Using content as part of a marketing strategy requires time, expertise, planning, and proper management. Don’t produce bad content. Plan for the publication and distribution of unique, relevant, and engaging content through the implementation of a content strategy.
What is a content strategy?
There are a number of definitions for content marketing floating around the Internet. Here are a few good ones worth pondering:
- Content strategy has been described as “the practice of planning for content creation, delivery, and governance” and “a repeatable system that defines the entire editorial content development process for a website development project” (Wikipedia).
- Content strategy is using “words and data to create unambiguous content that supports meaningful, interactive experiences.” (Rachel Lovinger, Content Strategy: The Philosophy of Data).
Kristina Halvorson, author of the book Content Strategy for the Web explains content strategy in the following way:
“It plots an achievable roadmap for individuals and organizations to create and maintain content that audiences will actually care about. It provides specific, well-informed recommendations about how we’re going to get from where we are today (no content, or bad content, or too much content) to where we want to be (useful, usable content people will actually care about).”
A well-thought-out content strategy takes into consideration the culture, approach, and end goal of delivering information about your company, product, service, or brand. Where should you publish content? When? How often? What kind of content is best suited for this purpose? When done properly, content can be used strategically as an asset and a quantifiable ROI.
Why do I need a content strategy?
Many companies think they can simply “wing it” when it comes to creating content. A couple of articles here, a press release or infographic there — easy, peasy.
Think of it this way. You wouldn’t try to cook a complicated meal without the help of a recipe. Nor would you try to drive to a remote destination without the aid of a GPS or Google Maps. A content strategy acts in a very similar way. Not only does it provide you with an end goal to work towards, but it also enables you to outline detailed instructions for achieving these results.
What should my content strategy contain?
Before you plan your content strategy, check out Kristina Halvorson’s article The Discipline of Content Strategy.

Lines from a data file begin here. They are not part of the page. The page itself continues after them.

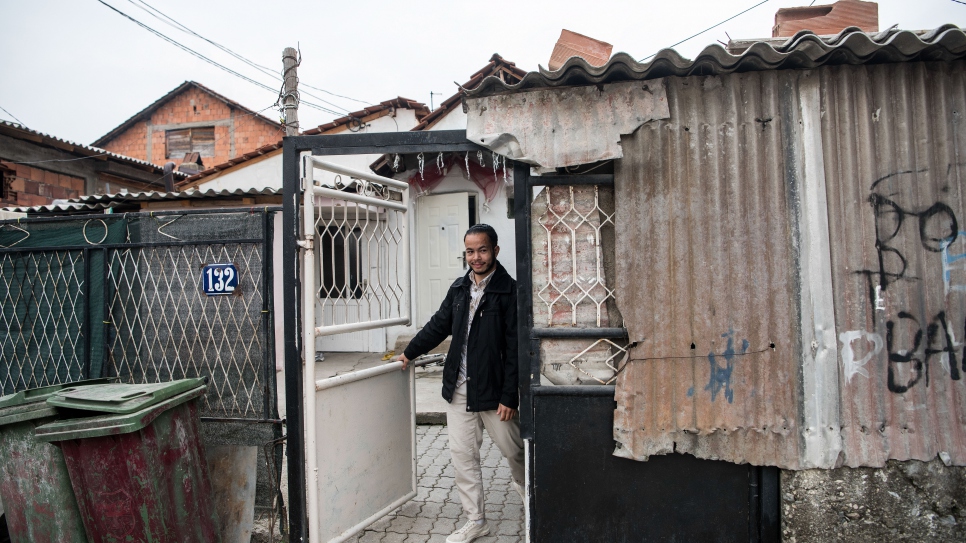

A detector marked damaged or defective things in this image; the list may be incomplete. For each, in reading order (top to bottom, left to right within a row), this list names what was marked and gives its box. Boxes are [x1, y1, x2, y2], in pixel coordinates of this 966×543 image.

rusty corrugated sheet [612, 68, 808, 468]
rusty corrugated sheet [820, 60, 966, 468]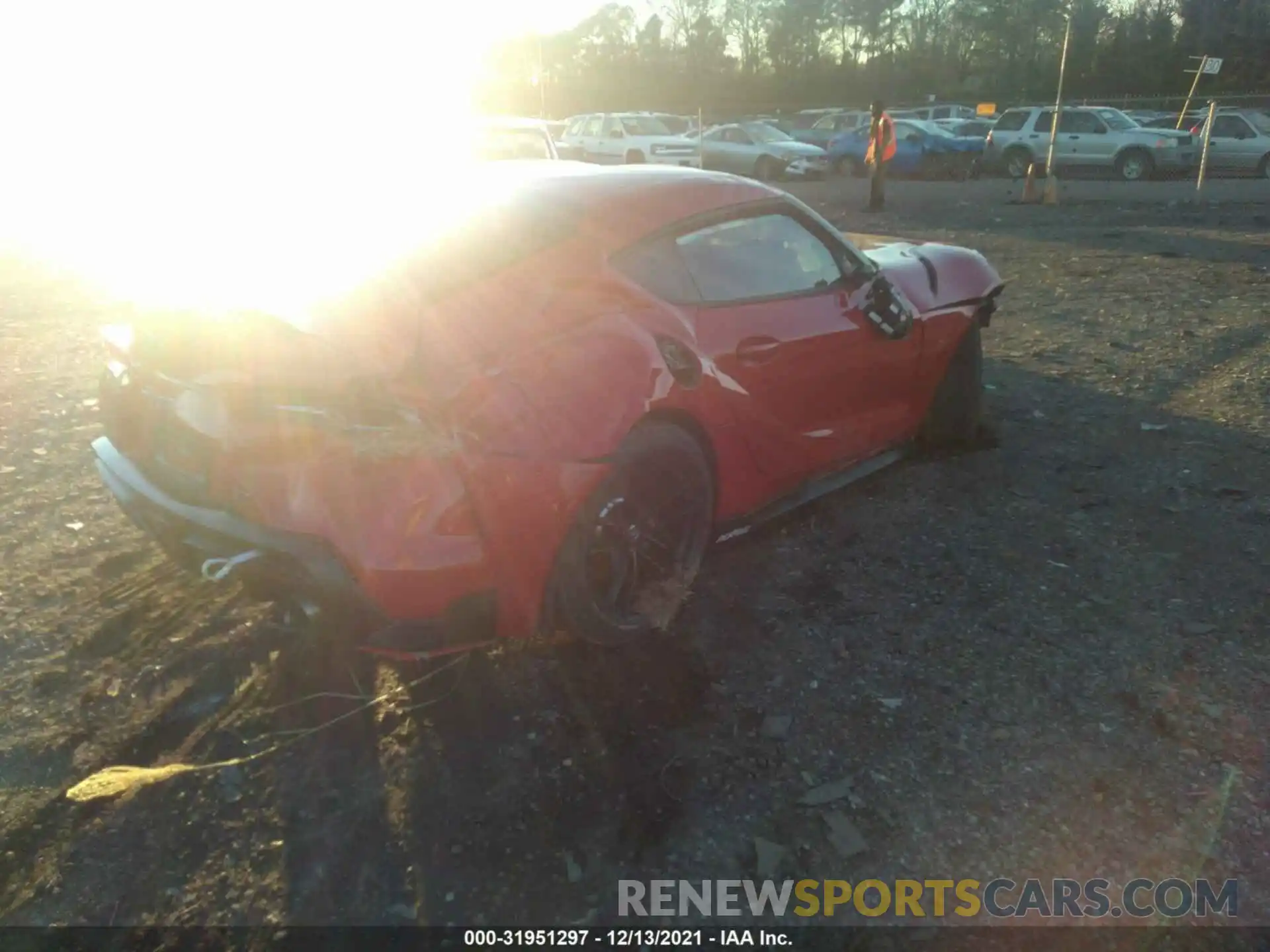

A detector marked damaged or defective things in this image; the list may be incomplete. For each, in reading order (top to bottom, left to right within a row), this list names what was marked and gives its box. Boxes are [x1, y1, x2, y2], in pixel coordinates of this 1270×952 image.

damaged red car [87, 160, 1000, 660]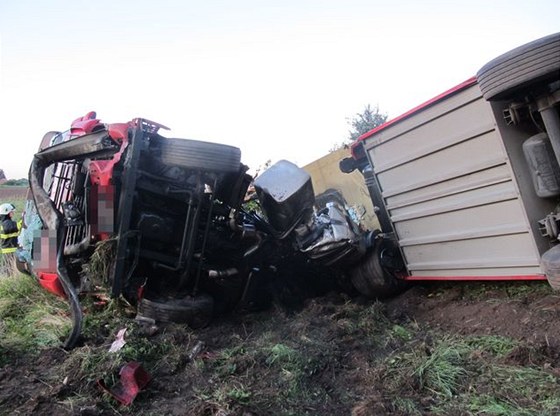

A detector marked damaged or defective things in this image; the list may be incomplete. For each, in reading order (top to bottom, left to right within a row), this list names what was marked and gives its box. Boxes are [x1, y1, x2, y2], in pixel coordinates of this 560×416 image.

overturned truck [17, 111, 402, 348]
overturned trailer wheel [350, 237, 406, 300]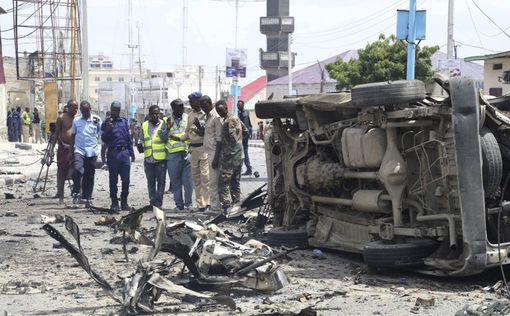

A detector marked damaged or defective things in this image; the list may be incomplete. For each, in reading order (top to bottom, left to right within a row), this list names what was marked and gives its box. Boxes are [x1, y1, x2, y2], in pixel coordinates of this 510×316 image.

overturned vehicle [255, 77, 510, 276]
damaged car [256, 77, 510, 276]
burned wreckage [256, 78, 510, 276]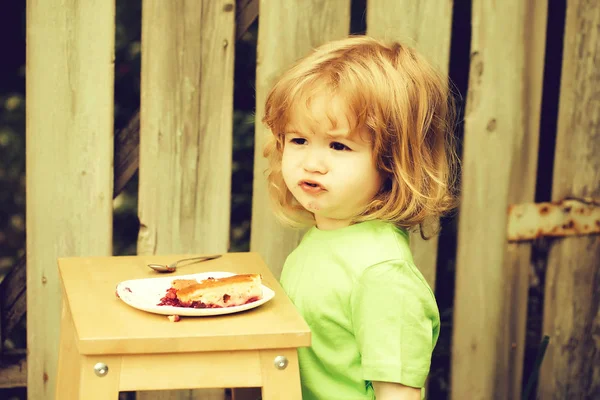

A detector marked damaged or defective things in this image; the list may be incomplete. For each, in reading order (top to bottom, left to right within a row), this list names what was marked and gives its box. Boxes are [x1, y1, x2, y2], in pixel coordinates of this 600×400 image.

rusty hinge [506, 196, 600, 242]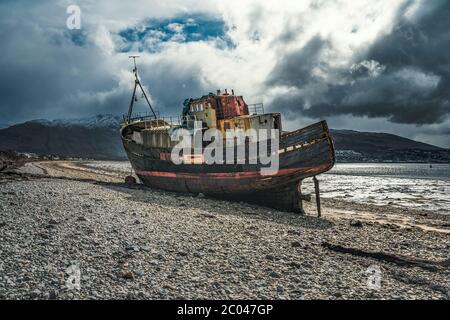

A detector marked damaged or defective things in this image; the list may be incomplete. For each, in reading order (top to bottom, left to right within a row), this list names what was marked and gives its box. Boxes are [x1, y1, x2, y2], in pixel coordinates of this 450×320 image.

rusty boat hull [121, 120, 336, 212]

In this post, Halvorson explains that every content strategy should start with the following elements:
- key themes and messages
- topic recommendations
- purpose (how will your content close the gap between what your audience is looking for and what your business is offering?)
- content gap analysis
- metadata frameworks and any necessary content attributes (including various search engine optimization techniques)
- any implications of strategic recommendations on content creation, publication, and governance
These basics will then lead to a more in-depth analysis of editorial strategies, content management, content delivery and distribution, ongoing optimization goals, and key performance metrics.
And you thought you were just publishing a blog!
Putting together a content strategy will help ensure that you have the right resources in place to produce the content you need to set your company apart from the competition.